You might want to make sure you have the right rooster to hen ratio going. You don't want three roosters and one hen. Way big whup-ass in the front yard all the time if you get that and little mama hen gets gang rapped by the boyz, will embarrass you in front of your neighbors.

I think most feed stores will or can actually sex them for you and order them locally.

Mamasphere said...

You know, all this chick talk is making me want an incubator. I don't know what the heck we'd do with the chicks once they hatched, since we live in a condo with a small patio out back, but heck, I want to turn eggs three times a day and see the fruit of my labor!

I won't, as long as I can read about YOU doing it. Loving these posts!

Me said...

So totally sounds like my dad.

When I was caring for my sick old cat (sub-q fluids, meds, internists, the whole nine yards for 2 years) my dad would say "just get another cat". Repeatedly.

Seriously. Pissed. Me. Off.

Lynda Kay said...

your dad cracks me up..btw-we want to be there on hatching day, too!

carla said...

Faux farming-I love it. I've been wanting a pig, but it's against my HOA guidelines. Little do 'they' know, I'm raising the weinie dogs for meat. :0 Watch out Murph.

Really-what are you planning to do with the chickens? Or is all about annoying that bitchy neighbor of yours?

Mama's Losin' It said...

Awwww...your Dad sounds so sweet and cute...(whining) I waaaaant one!!!

If you could get a picture of your Dad WITH the incubator I will put it on my fridge...is that creepy??

Migraine Mom said...

That sounds like so much fun actually...hubby doesn't want a dog...may be he would go for some chickens??? :)

AFRo said...

ROFLMAO at "Well I was close for guessing!"

Lipstick said...

OMG...let me just say that I laughed so hard at this post that it just cured my hiccups.
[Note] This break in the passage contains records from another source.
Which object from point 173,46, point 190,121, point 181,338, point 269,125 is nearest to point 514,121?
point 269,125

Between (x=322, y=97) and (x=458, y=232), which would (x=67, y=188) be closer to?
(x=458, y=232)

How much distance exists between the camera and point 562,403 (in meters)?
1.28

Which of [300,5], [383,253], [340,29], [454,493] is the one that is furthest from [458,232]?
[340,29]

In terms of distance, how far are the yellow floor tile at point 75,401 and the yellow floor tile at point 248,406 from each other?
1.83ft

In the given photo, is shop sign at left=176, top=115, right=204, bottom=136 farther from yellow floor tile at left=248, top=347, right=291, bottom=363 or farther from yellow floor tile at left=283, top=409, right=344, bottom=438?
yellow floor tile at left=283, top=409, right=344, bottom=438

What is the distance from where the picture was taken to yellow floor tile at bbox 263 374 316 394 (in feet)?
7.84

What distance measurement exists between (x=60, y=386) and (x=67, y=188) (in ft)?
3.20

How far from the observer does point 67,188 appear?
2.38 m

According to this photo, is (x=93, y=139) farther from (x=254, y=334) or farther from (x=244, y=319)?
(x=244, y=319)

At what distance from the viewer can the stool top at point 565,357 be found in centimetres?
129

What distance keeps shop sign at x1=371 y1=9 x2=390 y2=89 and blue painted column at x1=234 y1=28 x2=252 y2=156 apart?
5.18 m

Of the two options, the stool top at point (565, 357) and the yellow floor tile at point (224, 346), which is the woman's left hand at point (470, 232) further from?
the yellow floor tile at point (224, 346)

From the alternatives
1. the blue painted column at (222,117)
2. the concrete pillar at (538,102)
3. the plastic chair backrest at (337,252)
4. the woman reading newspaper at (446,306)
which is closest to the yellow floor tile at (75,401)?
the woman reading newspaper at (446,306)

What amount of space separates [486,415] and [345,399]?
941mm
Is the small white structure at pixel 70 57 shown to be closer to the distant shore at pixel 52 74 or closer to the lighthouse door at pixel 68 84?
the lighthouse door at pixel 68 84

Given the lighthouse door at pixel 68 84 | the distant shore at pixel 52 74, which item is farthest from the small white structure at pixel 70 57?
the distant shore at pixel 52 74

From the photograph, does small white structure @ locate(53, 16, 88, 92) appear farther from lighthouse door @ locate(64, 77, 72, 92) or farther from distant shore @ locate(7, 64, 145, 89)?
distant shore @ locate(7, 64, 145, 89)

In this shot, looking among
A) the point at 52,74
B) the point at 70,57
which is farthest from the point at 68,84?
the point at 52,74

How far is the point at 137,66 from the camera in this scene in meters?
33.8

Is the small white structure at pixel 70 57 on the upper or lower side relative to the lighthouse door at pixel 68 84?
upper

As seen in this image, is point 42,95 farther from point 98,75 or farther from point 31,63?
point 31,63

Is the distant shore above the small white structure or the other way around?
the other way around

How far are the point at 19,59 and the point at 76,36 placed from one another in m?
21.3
I'm totally serious.

My great aunt and uncle were big "faux farmers" too. They had all these cows and they used to guide them from pasture to pasture by saying "come on baby."

Danielle said...

I'm a kindergarten teacher and I just took my little "babies" back to Farmer Todd today. It is such an unforgettable experience for children. Every year, I say I'm not going to do it...and every year I end up doing it! And you know what? When kids come back to see me years later, hatching chickens is what they remember most about kindergarten! Good luck!

Lipstick said...

Danielle, I love that you took your kindergarteners to a farm! I got to go to a farm in kindergarten (29 years ago, gasp) and I remember it like it was yesterday.

txchic said...

Awwww. He's a proud granddaddy to those little chicks!! You can't blame him for caring about those chicklings! Fathers think they know everything, anyway. ;-)

Sandi said...

Hehe, gotta love dads that know everything. Dontcha know, you're spoilin' those chicks by turnin' em?! I keep my babies at 99.5-100.5 degrees in a still air styrofoam incubator and have had no probs. Good luck Mama Hen!!

Shakespere said...

Hi. I enjoyed your blog. It is very fun to read.

mom&teacher said...

I love it! They must give dads this course in the hospital about acting like a know it all when most of the time they are full of ****! (well you know) My sister and I just do it for a laugh now. We can ask anything and he is an expert on it, or so he thinks!
I teach 4th grade. Do you think they are too old for me to do this in class? I could order an incubator and find someone to take the chicks once they hatch. Or maybe I should give them to the students as prizes...ha ha! The parents would love that!

Mamahut said...

Ya gotta love him! When you need to go out of town at least you know you will have a chick sitter.